I point to the 2008 MLB Amateur draft as the beginning of the end, strangely enough. The Rays had the No. 1 overall pick because they were the worst team in baseball in 2007, and they had just dumped the name “Devil Rays” to start the 2008 season. That year, they went all the way to the World Series to start an amazing string of reaching the playoffs in four of their next six seasons.

But in that June draft, the team that had so smartly chosen players like Longoria and Price with high draft picks, they selected high school shortstop Tim Beckham. But really, it’s not as much about who they chose – as it is about who they didn’t choose.

Here are the first 10 picks:

  1. Tim Beckham, SS, Tampa Bay
  2. Pedro Alvarez, 3B, Pittsburgh
  3. Eric Hosmer, 1B, Kansas City
  4. Brian Matusz, LHP, Baltimore
  5. Buster Posey, C, San Francisco
  6. Kyle Skipworth, C, Florida
  7. Yonder Alonso, 1B, Cincinnati
  8. Gordon Beckham, SS, Chicago White Sox
  9. Aaron Crow, RHP, Washington
  10. Jason Castro, C, Houston

Some players taken later in that first round:

  • 11: Justin Smoak, 1B, Texas
  • 16: Brett Lawrie, 3B, Milwaukee
  • 18: Ike Davis, 1B, N.Y. Mets
  • 19: Andrew Cashner, RHP, Chicago Cubs
  • 28: Gerrit Cole, RHP, N.Y. Yankees

It’s well known that the Rays were choosing between Beckham and FSU catcher Buster Posey. It really was a no-brainer in the mold of St. Paul high school phenom Joe Mauer going to the Twins with the No. 1 overall pick in 2001.

The Rays didn’t even select the right shortstop named Beckham!

Had the Rays chosen Posey, and we assume he would have developed the way he did in the Giants organization, then he would have joined the Rays in 2010. Just in time to help Longoria carry the middle of the Rays lineup for the next handful of years.

But no.

That draft blunder has mostly been forgotten/forgiven because of their unlikely success in the tough AL East.

I look back at that draft, though, as the beginning of the end of the dominance of this franchise. That 2008 Rays team had the first overall pick in June, and they made it to the World Series just four months later, a completely unlikely event in baseball.

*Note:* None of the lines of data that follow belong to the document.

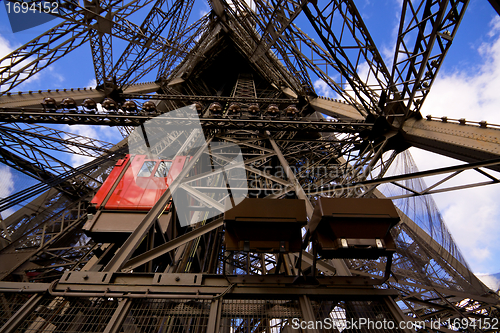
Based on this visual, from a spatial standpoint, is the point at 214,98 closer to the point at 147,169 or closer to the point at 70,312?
the point at 147,169

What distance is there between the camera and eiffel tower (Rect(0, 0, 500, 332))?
11.4 feet

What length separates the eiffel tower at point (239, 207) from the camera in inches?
137

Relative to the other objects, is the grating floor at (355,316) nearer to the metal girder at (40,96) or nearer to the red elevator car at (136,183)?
the red elevator car at (136,183)

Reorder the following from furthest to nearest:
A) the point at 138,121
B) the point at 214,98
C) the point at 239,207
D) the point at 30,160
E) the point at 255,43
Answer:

While Beckham is still quite young, 25, and he should even be able to earn a spot on this Rays team, it’s doubtful he’ll ever live up to his “first overall pick” label. It’s tough to blame him, of course, and it’s tough to blame a Rays organization that did so much right – after their previous regime did so much wrong. But it doesn’t mean Rays fans can’t dream of what could have been.

Looking ahead to the 2015 MLB season, the Tampa Bay Rays’ odds of winning are set at 45-to-1, according to the biggest betting website in the UK.

If you ever get a chance to read Jonah Keri’s book, “The Extra 2 Percent,” please do so. It discusses the Rays’ emergence from the cellar and how they became contenders despite being a small-market team in an area that gets as much love for the Yankees and Red Sox as it does for their home team.